[Spatial questions based on pictures]
#####
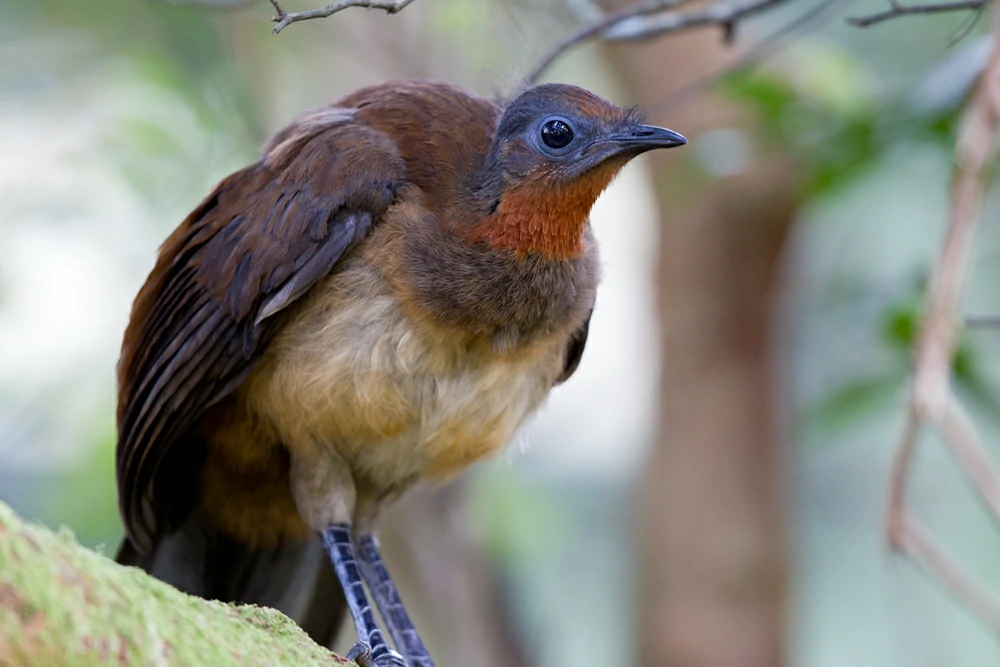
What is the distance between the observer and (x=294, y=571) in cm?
375

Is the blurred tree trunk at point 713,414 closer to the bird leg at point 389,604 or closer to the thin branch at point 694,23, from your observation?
the thin branch at point 694,23

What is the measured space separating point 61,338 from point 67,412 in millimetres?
400

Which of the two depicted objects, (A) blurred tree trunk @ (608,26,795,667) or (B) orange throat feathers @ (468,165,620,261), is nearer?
(B) orange throat feathers @ (468,165,620,261)

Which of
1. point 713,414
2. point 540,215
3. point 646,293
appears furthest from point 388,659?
point 646,293

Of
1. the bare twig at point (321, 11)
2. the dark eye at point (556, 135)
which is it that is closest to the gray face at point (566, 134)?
the dark eye at point (556, 135)

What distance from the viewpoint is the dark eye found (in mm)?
3053

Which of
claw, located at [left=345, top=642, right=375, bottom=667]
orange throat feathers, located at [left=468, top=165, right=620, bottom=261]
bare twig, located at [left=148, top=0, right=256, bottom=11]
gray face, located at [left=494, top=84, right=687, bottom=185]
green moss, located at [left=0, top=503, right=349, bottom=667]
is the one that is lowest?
green moss, located at [left=0, top=503, right=349, bottom=667]

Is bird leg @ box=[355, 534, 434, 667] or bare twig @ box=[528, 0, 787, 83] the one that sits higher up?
bare twig @ box=[528, 0, 787, 83]

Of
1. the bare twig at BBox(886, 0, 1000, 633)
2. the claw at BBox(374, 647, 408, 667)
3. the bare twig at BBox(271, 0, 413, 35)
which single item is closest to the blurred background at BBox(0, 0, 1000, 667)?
the bare twig at BBox(886, 0, 1000, 633)

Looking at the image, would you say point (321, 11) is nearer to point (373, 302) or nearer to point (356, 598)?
point (373, 302)

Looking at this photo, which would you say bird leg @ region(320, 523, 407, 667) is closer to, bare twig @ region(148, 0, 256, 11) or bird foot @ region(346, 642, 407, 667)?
bird foot @ region(346, 642, 407, 667)

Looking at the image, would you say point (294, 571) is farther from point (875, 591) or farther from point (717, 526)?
point (875, 591)

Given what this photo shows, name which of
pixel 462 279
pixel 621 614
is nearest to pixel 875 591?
pixel 621 614

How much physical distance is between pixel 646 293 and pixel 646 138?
3.88 m
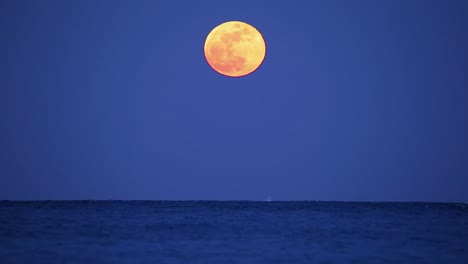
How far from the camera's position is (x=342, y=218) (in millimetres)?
14422

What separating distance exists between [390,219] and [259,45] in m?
6.64

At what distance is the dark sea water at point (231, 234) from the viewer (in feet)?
27.8

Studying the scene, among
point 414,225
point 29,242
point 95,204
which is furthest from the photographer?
point 95,204

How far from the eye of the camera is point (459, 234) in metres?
11.2

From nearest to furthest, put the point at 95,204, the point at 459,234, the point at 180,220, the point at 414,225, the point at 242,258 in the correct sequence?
the point at 242,258, the point at 459,234, the point at 414,225, the point at 180,220, the point at 95,204

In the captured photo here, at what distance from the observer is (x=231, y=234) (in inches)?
429

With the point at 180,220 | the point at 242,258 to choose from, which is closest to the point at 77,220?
the point at 180,220

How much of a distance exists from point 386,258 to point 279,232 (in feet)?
10.8

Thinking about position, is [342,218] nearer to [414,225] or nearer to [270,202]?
[414,225]

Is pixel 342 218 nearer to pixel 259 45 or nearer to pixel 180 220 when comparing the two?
pixel 180 220

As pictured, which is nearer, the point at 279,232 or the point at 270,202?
the point at 279,232

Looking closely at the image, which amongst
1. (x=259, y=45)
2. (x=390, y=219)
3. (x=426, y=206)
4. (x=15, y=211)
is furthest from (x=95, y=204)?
(x=426, y=206)

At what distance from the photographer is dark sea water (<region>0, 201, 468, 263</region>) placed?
334 inches

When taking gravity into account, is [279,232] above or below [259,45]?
below
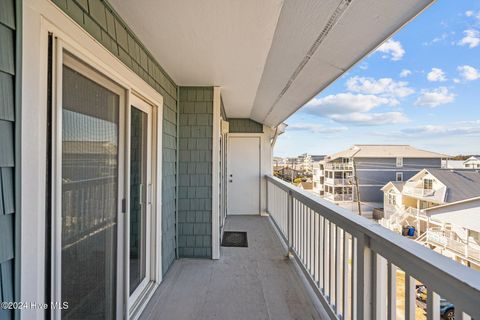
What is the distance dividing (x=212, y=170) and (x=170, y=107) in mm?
985

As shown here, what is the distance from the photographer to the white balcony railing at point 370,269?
842mm

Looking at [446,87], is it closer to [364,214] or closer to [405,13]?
[405,13]

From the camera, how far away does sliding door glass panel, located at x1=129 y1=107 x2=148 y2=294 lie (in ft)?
7.20

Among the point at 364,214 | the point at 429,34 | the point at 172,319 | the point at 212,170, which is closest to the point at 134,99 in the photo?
the point at 212,170

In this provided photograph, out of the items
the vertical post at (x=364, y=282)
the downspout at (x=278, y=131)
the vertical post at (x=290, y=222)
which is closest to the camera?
the vertical post at (x=364, y=282)

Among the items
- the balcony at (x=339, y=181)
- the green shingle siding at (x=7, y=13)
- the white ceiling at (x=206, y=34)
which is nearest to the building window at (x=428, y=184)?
the balcony at (x=339, y=181)

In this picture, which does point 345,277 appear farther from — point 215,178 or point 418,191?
point 215,178

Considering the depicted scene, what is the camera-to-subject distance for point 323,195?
104 inches

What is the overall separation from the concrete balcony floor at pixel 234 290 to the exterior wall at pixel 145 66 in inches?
15.1

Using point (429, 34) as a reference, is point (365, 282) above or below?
below

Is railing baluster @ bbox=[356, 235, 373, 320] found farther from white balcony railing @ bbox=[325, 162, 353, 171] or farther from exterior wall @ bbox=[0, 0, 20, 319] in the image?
exterior wall @ bbox=[0, 0, 20, 319]

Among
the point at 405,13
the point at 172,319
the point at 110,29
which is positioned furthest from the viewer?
the point at 172,319

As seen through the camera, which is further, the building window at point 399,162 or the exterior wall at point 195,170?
the exterior wall at point 195,170

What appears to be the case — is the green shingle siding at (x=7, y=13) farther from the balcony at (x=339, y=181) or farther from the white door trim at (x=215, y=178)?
the white door trim at (x=215, y=178)
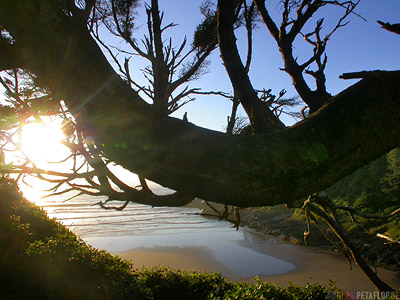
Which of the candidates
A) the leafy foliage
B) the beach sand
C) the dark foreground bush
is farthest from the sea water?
the leafy foliage

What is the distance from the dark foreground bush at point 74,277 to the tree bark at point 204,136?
3.30 meters

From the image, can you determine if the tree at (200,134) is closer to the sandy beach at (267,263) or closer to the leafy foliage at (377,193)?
the sandy beach at (267,263)

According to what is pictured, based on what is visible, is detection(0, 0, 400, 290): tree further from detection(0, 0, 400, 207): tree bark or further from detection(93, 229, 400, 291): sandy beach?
detection(93, 229, 400, 291): sandy beach

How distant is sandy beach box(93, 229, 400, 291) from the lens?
11.0m

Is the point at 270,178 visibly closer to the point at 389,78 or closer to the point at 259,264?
the point at 389,78

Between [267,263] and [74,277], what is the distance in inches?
423

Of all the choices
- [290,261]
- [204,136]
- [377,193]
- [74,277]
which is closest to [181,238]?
[290,261]

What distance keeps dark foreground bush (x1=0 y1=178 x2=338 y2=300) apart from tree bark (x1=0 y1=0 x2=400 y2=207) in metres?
3.30

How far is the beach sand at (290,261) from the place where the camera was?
10703 millimetres

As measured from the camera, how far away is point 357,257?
7.55 feet

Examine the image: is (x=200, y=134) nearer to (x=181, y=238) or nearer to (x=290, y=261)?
(x=290, y=261)

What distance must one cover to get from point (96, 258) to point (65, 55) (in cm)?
560

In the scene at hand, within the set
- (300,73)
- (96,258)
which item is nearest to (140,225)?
(96,258)

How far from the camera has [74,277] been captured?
16.6ft
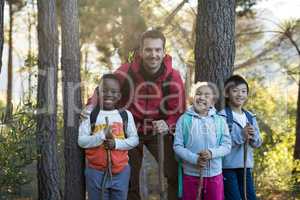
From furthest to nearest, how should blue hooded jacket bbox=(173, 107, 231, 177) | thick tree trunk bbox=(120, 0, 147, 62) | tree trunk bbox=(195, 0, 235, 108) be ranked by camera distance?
thick tree trunk bbox=(120, 0, 147, 62)
tree trunk bbox=(195, 0, 235, 108)
blue hooded jacket bbox=(173, 107, 231, 177)

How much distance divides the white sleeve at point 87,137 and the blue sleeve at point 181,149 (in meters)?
0.63

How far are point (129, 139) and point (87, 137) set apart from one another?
36 centimetres

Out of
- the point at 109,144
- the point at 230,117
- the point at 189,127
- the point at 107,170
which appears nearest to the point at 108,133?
the point at 109,144

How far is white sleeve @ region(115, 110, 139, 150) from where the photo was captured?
4.37 metres

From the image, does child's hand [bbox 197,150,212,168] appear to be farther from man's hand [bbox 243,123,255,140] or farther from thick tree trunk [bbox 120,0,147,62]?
thick tree trunk [bbox 120,0,147,62]

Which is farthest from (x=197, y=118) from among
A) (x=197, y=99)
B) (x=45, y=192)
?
(x=45, y=192)

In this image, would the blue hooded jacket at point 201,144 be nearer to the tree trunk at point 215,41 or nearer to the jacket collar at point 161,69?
the jacket collar at point 161,69

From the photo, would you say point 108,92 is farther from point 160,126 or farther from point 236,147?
point 236,147

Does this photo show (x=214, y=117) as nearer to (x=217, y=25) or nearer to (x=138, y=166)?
(x=138, y=166)

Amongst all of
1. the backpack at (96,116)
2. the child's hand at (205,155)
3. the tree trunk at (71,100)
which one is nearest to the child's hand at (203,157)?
the child's hand at (205,155)

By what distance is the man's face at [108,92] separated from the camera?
4480 mm

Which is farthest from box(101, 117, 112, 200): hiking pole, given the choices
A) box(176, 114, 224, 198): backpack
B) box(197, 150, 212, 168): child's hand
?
box(197, 150, 212, 168): child's hand

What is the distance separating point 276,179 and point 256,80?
482cm

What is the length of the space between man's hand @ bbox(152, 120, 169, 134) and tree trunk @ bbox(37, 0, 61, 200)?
253 centimetres
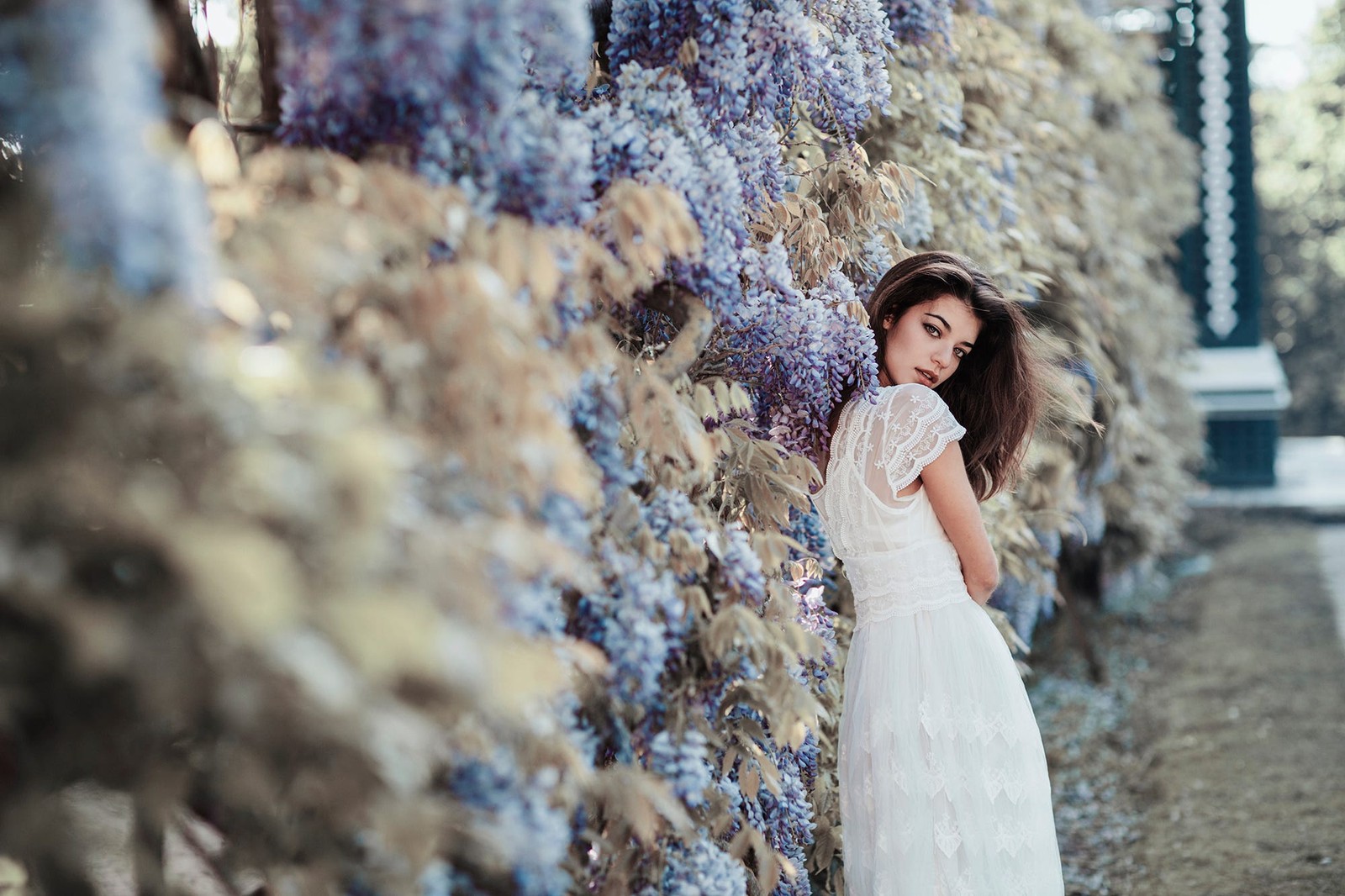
#####
» WHAT YOU ARE ASKED TO DO: Gather every line above containing the word "that" and copy each of those lines in full.

» ANSWER TO THE PROBLEM:
which is it that is closest to the gray face at point (566, 134)?
is the one that is lowest?
Is bird leg @ box=[355, 534, 434, 667] or bare twig @ box=[528, 0, 787, 83] the one that sits higher up?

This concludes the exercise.